┌──

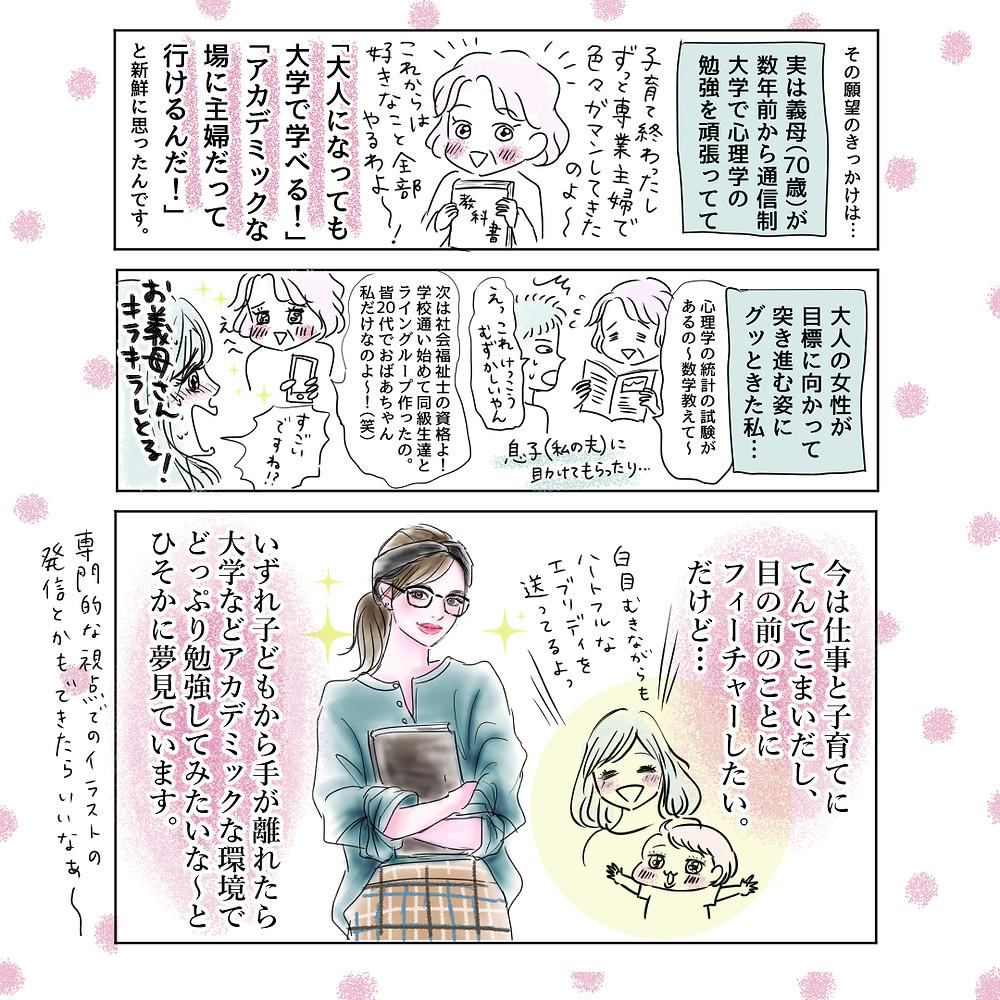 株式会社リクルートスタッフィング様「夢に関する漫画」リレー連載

└──
┌──

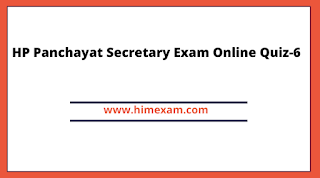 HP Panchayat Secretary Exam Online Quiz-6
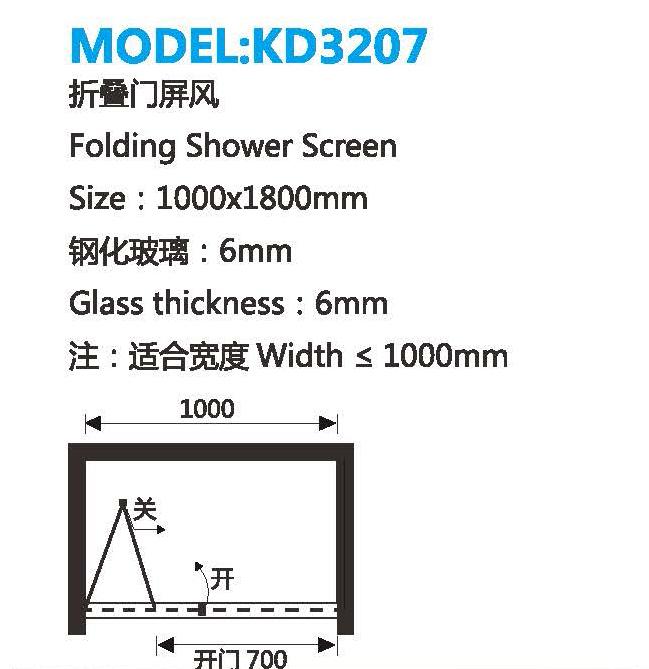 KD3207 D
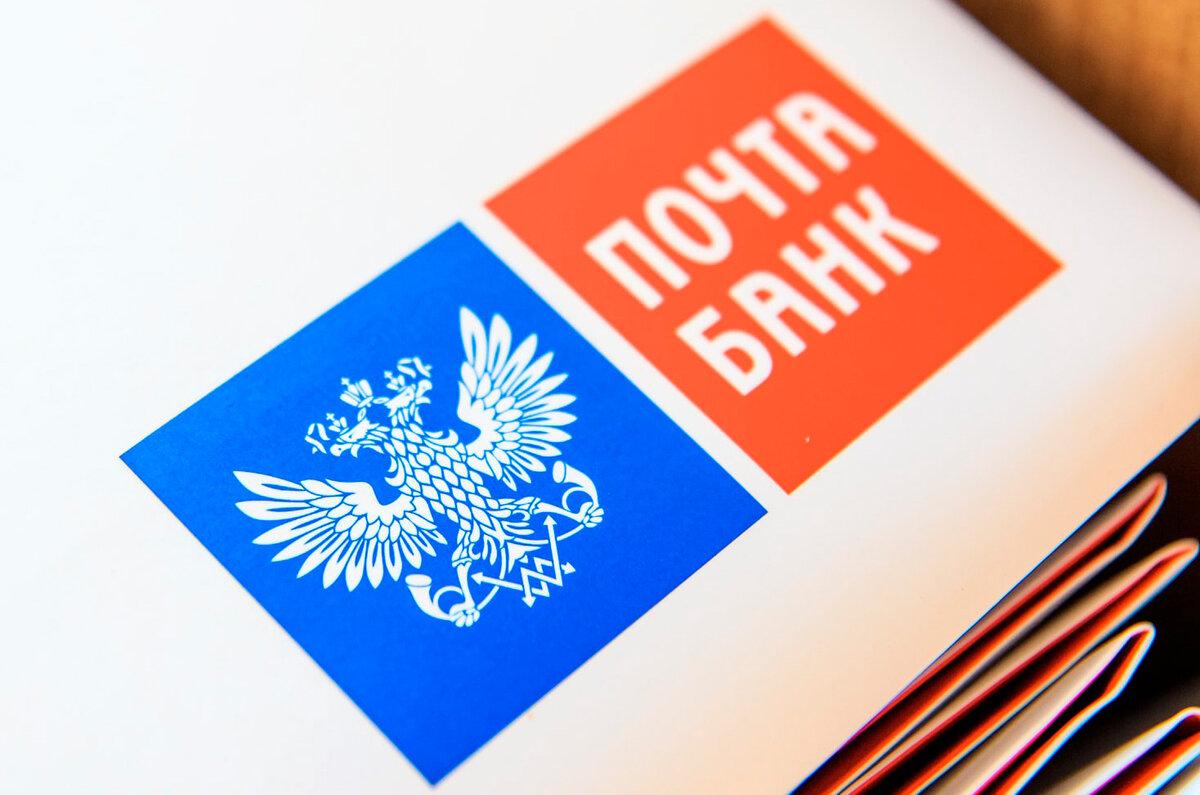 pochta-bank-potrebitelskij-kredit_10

└──

— Work required —
Extract from the material above the stretch running from the line containing "HP Panchayat Secretary Exam Online Quiz-6" through the line containing "pochta-bank-potrebitelskij-kredit_10". Keep the text exact and the pictures out.

— Result for this exercise —
 HP Panchayat Secretary Exam Online Quiz-6
 KD3207 D
 pochta-bank-potrebitelskij-kredit_10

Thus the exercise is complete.